A clutch of panic banded my chest, drew my finger to the code button, urged me to do something, anything…but sit there alone with death. I kept one finger on the button without pressing it, as a waxen pallor slowly transformed his face from person to empty shell. Nothing I’ve ever done in my 47 years has taken so much effort as it took not to press that code button. Eventually when I was as sure as I could be that the code team would fail to bring him back, I entered the legal twilight zone and pushed the button. The team tried. And while they were trying, Maura walked in the room and shrieked, “No…don’t let them do this to him…for God’s sake….please, no more.” 一群恐慌联合我的胸口,把我的手指代码按钮,催促我做点什么…但坐在那里独自面对死亡。我把一个手指放在按钮没有按它,作为一个蜡制的苍白慢慢地将他的脸从空壳。没有我在47年已经做过努力了不是新闻,代码按钮。最终我相信我可能是团队的代码将无法把他带了回来,我走进法律模糊地带,把按钮。团队尝试。,当他们尝试,莫拉走进房间,尖叫,“不…不要让他们这样做是为了他…看在上帝的份上…。请,没有了。”

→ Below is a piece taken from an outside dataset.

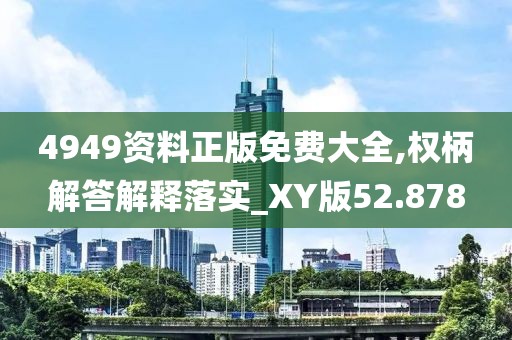 4949资料正版免费大全,权柄解答解释落实_XY版52.878
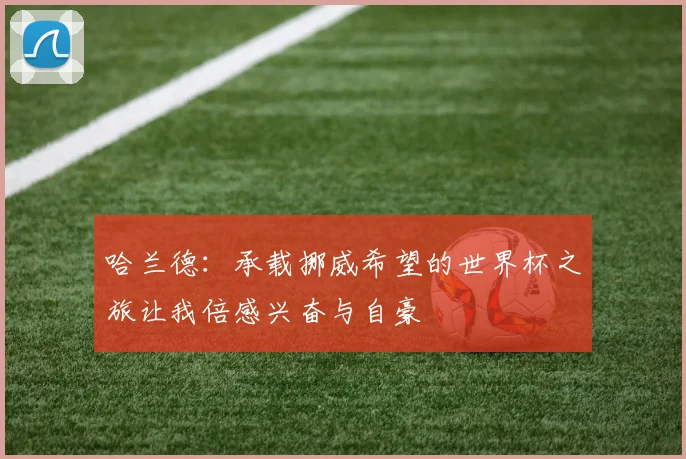 哈兰德：承载挪威希望的世界杯之旅让我倍感兴奋与自豪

Cradling her in my arms was like cradling myself, Mac and all those patients and nurses who had been in this place before who do the best they can in a death-denying society. 抱着她在怀里就像抱着自己,Mac和所有那些病人和护士都在这个地方之前最好的他们可以在一个远离死亡的社会。
So a TV audience accused me of murder. Perhaps I am guilty. If a doctor had written a no-code order, which is the only legal alternative, would he have felt less guilty? Until there is legislation making it a criminal act to code a patient who has requested the right to die, we will all of us risk the same fate as Mac. For whatever reason, we developed the means to prolong life, and now we are forced to use it. We do not have the right to die. 因此,电视观众指责我谋杀。也许我有罪。如果医生写了没有代码的顺序,这是唯一合法的选择,他会觉得没那么内疚吗?直到立法使其有犯罪行为代码的病人要求正确的死亡,我们将我们所有的风险一样的命运。不管是什么原因,我们开发了延长寿命的方法,现在我们不得不使用它。我们没有正确的去死。